[Begin EXTRACT]
- Active: 1965 – present
- Country: United States
- Agency: Los Angeles Police Department
- Type: Tactical detective
- Role: Criminal investigation Surveillance
- Part of: Robbery–Homicide Division
- Headquarters: Unknown office building in Skid Row
- Motto: Silent Professionals
- Common name: "Death Squad"

Structure
- Detectives: 20

Website
- Official website

= LAPD Special Investigation Section =

Los Angeles police tactical detective unit

The Special Investigation Section (SIS), unofficially nicknamed the "Death Squad", is the tactical detective and surveillance unit of the Los Angeles Police Department (LAPD). It is organized under the Robbery–Homicide Division (RHD), a division of the Detective Bureau, itself under the Office of Special Operations. Formed in 1965, the SIS's unconventional tactics and involvement in numerous shootouts and police shootings have elicited considerable controversy.

== History ==
The Special Investigation Section was formed in 1965 as a stakeout unit and the Detective Bureau's equivalent of the Metropolitan Division's then-new SWAT unit, in response to an increase in crimes committed by the same suspects in different locations across the city, which the LAPD was then unable to effectively respond to. The unit's creators, Chief William H. Parker and Chief of Detectives Thad F. Brown, "envisioned a nine-man squad of 'professional witnesses'—police officers who could produce irrefutable evidence against professional criminals by covertly watching them break the law."

Between 1965 and 1992, the SIS was involved in over 50 shootouts, killed between 28 and 34 suspects, and injured dozens more suspects—considered disproportionately high for a police unit—making it the deadliest unit in the LAPD. In several SIS-involved shootings, the suspects that were killed or injured did not fire any shots, were not armed, or were carrying pellet guns. The SIS was involved in the arrests of Muharem Kurbegovic, William Bonin, and Mikhail Markhasev, among others.

One of the SIS's most high-profile incidents was a shootout in Sunland-Tujunga on February 12, 1990. The SIS had been surveilling a group of four suspects wanted for robbing McDonald's restaurants in northwest Los Angeles, and was standing by to catch them as they were robbing a McDonald's in Sunland. When the suspects left the restaurant, SIS detectives blocked their car and, after reportedly spotting a gun, fired 24 shotgun rounds and 11 bullets at the suspects, who fired none in return. Three of the suspects were killed, while one suspect was seriously injured and taken into custody. The suspects were later found to have used pellet guns that were stashed in their car's trunk before detectives confronted them. LAPD and federal investigations did not find any wrongdoing. A civil lawsuit ordered the detectives and then-Chief Daryl Gates to pay $44,000 to the families of the dead suspects, but the fee was ultimately paid by the city government.
[End EXTRACT]
[Begin INFORMATION SUPPLIED]
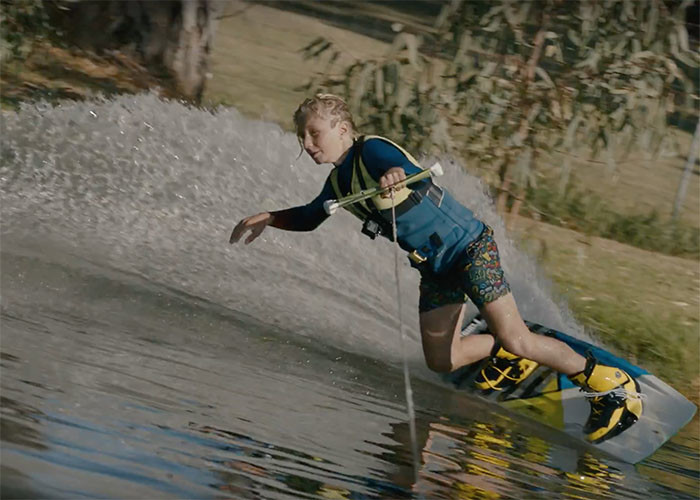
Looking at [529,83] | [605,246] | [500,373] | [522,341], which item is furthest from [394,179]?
[605,246]

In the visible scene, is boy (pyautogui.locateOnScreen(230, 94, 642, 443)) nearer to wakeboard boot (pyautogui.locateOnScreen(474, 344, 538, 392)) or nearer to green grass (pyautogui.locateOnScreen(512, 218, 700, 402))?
wakeboard boot (pyautogui.locateOnScreen(474, 344, 538, 392))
[End INFORMATION SUPPLIED]
* _SET EXERCISE 1_
Answer briefly from the text on the LAPD Special Investigation Section:
(a) What is the unit's motto?
(b) Which two men created the unit?
(c) How much did a civil lawsuit order the detectives and then-Chief Daryl Gates to pay to the families of the dead suspects?
* _SET EXERCISE 2_
Extend the text on the LAPD Special Investigation Section beyond its last paragraph.

* _TASK OUTPUT 1_
(a) Silent Professionals
(b) Chief William H. Parker and Chief of Detectives Thad F. Brown
(c) $44,000

* _TASK OUTPUT 2_
Four more suspects were killed across three shootings between 1995 and 1997, prompting federal prosecutors to conduct another investigation into the SIS potential civil rights violations. One shooting in 1997, when a bystander mistaken for a robber had his "entire upper leg destroyed" by a shotgun blast from an SIS detective, led to a federal civil rights lawsuit. Another shooting in 1999, when SIS detectives shot and killed two unarmed robbers running from them, led to the Federal Bureau of Investigation launching an investigation of the unit.

In 2010, SIS detectives shot and killed a Los Angeles Unified School District employee who was being surveilled for connections to a series of check-cashing business robberies, after he pointed a handgun at them while surrounded. In 2013, Chief Charlie Beck permitted an FBI investigation into the SIS and SWAT over allegations that members of the units were illegally selling their handguns. In 2018, a lawsuit was filed against the LAPD a year after SIS detectives shot and killed the "Penny Pincher Bandit", who was wanted for a series of robberies; the lawsuit, filed by the suspect's family, argued the use of lethal force was unnecessary, and suggested that the gun he used in his robberies may not have been real.

== Organization ==
Most information relating to the Special Investigation Section is not publicly disclosed by the LAPD. According to the LAPD's website, the SIS's objective is to "determine if a suspect(s) under surveillance is connected to the crime(s) under investigation, and, if probable cause exists to arrest, to locate and arrest the suspect(s)."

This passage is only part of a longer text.